◆ INSTRUCTIONS
**a.** Answer these questions about the passage on linseed oil, one answer per line, marked (i), (ii), (iii) like the questions.
(i) What does linseed oil start when it has contact with air?
(ii) What did the drying agents in linseed firnis oils used to contain?
(iii) In what kind of setting does the writer think linseed firnisses are still forbidden in Germany?
**b.** Offset every bounding-box coordinate in the listing by -68. Rewrite only the listing lines starting with the line containing "Locate all instances of handbag/satchels" and going on through the line containing "[297,481,367,732]", both included, with the requests kept.

◆ EXCERPTED PASSAGE
— start —

Just to throw in one or two Euro-Cents of experience about the linseed oil mentioned sonewhere above:

I do use this in finishing process. As far as I know, linseed oil starts a chemical alteration if it has contact with air (probably some sort of oxidation). There is some influence coming from light, too. I read somewhere it hardens and dries out slower if left in the dark.
Pure linseed oil takes a lonf time to harden, and as I can see from the rim of the can I take it from never gets really hard. All the linseed firnis oils do have some drying agents within them to speed up that process. These agents used to contain some lead (at least in kind of molecules) and were considered a risk to the health if used oin woods that were used e.g. in a kitchen.
Nowadays these drying agents are lead free, but I think here in Germany linseed firnisses are still forbidden in food processing environments.

— end —

◆ DATASET CONTENT
— start —

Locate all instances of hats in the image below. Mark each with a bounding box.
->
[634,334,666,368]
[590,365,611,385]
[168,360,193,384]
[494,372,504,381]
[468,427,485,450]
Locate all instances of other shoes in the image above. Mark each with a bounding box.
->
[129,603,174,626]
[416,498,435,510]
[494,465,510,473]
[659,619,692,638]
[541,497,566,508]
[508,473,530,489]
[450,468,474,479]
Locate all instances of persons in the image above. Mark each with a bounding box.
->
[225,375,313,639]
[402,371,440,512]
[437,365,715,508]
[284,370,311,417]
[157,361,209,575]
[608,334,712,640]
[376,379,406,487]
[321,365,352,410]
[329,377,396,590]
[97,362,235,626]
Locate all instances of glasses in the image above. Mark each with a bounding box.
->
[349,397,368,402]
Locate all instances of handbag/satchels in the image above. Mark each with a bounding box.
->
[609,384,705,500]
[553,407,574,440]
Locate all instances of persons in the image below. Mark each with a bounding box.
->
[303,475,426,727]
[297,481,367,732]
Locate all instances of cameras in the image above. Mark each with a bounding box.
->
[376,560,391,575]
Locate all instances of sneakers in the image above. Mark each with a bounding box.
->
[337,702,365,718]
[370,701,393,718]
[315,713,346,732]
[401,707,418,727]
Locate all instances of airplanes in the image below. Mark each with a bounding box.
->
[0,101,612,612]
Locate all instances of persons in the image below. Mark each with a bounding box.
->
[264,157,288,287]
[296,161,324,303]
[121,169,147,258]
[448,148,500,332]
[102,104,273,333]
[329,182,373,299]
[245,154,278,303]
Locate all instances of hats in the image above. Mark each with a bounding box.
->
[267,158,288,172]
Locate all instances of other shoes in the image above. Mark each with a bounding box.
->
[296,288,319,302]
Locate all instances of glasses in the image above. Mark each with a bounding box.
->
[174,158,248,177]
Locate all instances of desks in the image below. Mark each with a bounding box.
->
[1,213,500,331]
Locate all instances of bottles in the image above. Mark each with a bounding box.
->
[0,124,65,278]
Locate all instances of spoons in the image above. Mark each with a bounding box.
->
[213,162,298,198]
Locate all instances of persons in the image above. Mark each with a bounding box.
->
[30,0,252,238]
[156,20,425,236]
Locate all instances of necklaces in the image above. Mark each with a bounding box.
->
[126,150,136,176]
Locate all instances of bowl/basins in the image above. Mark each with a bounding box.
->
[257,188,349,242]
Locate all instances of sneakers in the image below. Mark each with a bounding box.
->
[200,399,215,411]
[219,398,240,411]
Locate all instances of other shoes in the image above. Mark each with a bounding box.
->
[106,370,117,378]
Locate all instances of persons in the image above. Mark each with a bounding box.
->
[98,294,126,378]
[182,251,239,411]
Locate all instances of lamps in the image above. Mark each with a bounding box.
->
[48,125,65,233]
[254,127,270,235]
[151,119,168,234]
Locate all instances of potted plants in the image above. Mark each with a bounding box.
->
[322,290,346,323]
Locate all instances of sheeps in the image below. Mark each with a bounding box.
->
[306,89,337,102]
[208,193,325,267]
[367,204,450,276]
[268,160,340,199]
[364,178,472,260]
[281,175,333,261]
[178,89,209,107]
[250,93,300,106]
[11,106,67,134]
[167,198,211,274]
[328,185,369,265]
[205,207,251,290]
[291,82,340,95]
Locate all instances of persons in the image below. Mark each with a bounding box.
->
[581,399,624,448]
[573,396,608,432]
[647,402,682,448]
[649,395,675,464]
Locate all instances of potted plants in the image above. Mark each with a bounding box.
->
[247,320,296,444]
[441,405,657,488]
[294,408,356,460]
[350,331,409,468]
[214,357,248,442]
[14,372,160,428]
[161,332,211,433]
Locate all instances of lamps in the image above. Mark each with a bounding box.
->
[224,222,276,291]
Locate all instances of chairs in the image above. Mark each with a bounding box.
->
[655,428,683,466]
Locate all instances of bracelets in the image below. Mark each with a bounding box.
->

— end —

◆ SOLUTIONS
**a.**
(i) A chemical alteration.
(ii) Some lead.
(iii) Food processing environments.

**b.**
Locate all instances of handbag/satchels in the image above. Mark each with a bounding box.
->
[541,316,637,432]
[485,339,506,372]
Locate all instances of persons in the image below. Mark each with a bounding box.
->
[235,407,358,659]
[229,413,299,664]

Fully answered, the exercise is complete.